I managed to get Gtk::TreeView and TreeModel to partially submit to my will, but it still seems that they were designed for displaying a mass amount of data, not necessarily for what I'm doing with them. I'll continue to hack away until I get something decent and clean. Dave Smith's original RosterView for Gabber based on GtkCTree kicked ass, so I have a lot to live up to.

temas and ns have sort of started working on their message routing framework for Gabber2. What they describe sounds somewhat overly-complicated to me, but they promise that the end result will be pretty powerful and work well (and they'll be able to get it done in a decent amount of time). I trust they know what they're doing.

Overall, I think Gabber2 may take a bit of time to get started, but once we have this new framework in place, it will take off much faster than Gabber ever did. Once it's usable, I want to push the limits of Jabber -- pubs and discos, baby.

5 Aug 2002 (updated 5 Aug 2002 at 07:18 UTC) »

Sometimes I just know from the start that things are meant to be... and everything keeps telling me it's not meant to happen the way I want it to, but I continue ignoring it because I think I can get around it. Of course, in the end, I have to face reality. Ugh. It does tend to work out for the better overall, when I look back on things. But I'm not at that point yet.

On a different note, The American Analog Set's music is cool. They played at a club on Saturday, very cool.
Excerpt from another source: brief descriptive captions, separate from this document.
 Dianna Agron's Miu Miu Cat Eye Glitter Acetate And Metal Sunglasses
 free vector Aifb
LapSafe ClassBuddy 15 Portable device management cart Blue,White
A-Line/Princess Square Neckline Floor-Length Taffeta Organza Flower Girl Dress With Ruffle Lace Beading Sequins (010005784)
I've been thinking of getting a fake ID, though, just so I don't have to be branded KIDDIE with thick black X's, or worse, get kicked out of places even though all I wanted to do was order food and hang out with friends. Ugh.

30 Jul 2002 (updated 30 Jul 2002 at 03:30 UTC) »
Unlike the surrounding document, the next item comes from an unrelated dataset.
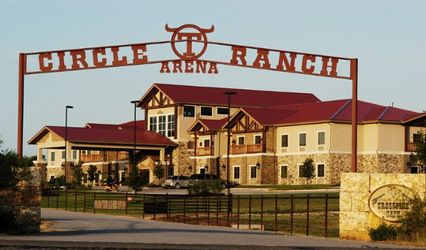 The Inn at Circle T/ Little Bear Creek Ranch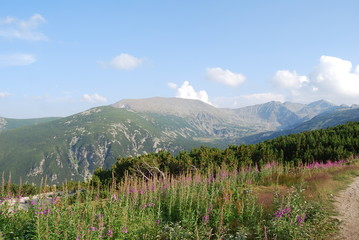 The Rila Mountains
I'll break the news since he hasn't said anything yet. mikeszcz just got a Sony R505 laptop. He told me he'd try it out and give me all the juicy details before I make my laptop decision (school's starting soon enough and I want to be comfortable with my laptop by the time it starts). Of course, I haven't seen him online at all tonight. He's probably messing with getting linux on it or something like that.

Work on gabber2 is slowly progressing. GtkTextView and GtkTreeView are quite a bit more complex than their gtk1 predecessors. I wouldn't mind, as they clearly seem to be powerful for whoever their target audience is, except I don't appear to be in the target audience. I just want to do a few things with them, and the few things I want to do seem to involve a lot more work on my end than it used to. At least both widgets seem a lot more willing to take however much data I want to throw at them. That's definitely a major improvement (especially over GtkText). This may take even longer than I orginally anticipated...

(update: grammar. pfft.)

Stevey: I'm glad you're liking Jabber. We need some fresh blood ;)
respect

One of the best things about working on Open Source software as a volunteer effort is that if someone pisses you off sufficiently, you can disconnect yourself without any repercussions except the social.

While I appreciate any help that I can get, when the amount of shit that a certain person gave me exceeded the amount of useful information I got out of him. I told him I won't take it anymore and ignored him. And that was that. I really don't think it's too much to ask that I be given some respect... some treatment as if I am a semi-intelligent being that can speak somewhat definitively at times. If you report bugs as if the problem is so completely obviously my fault, acting as if I don't know how to take a simple average, when the reality is that you have no clue what you're talking about, you've crossed the line. When you do similar things repeatedly, even after being told that you've crossed the line. That's it.
K-19

The previews for K-19 are nothing like the movie. I had set my expectations so low when I went into that movie... wow.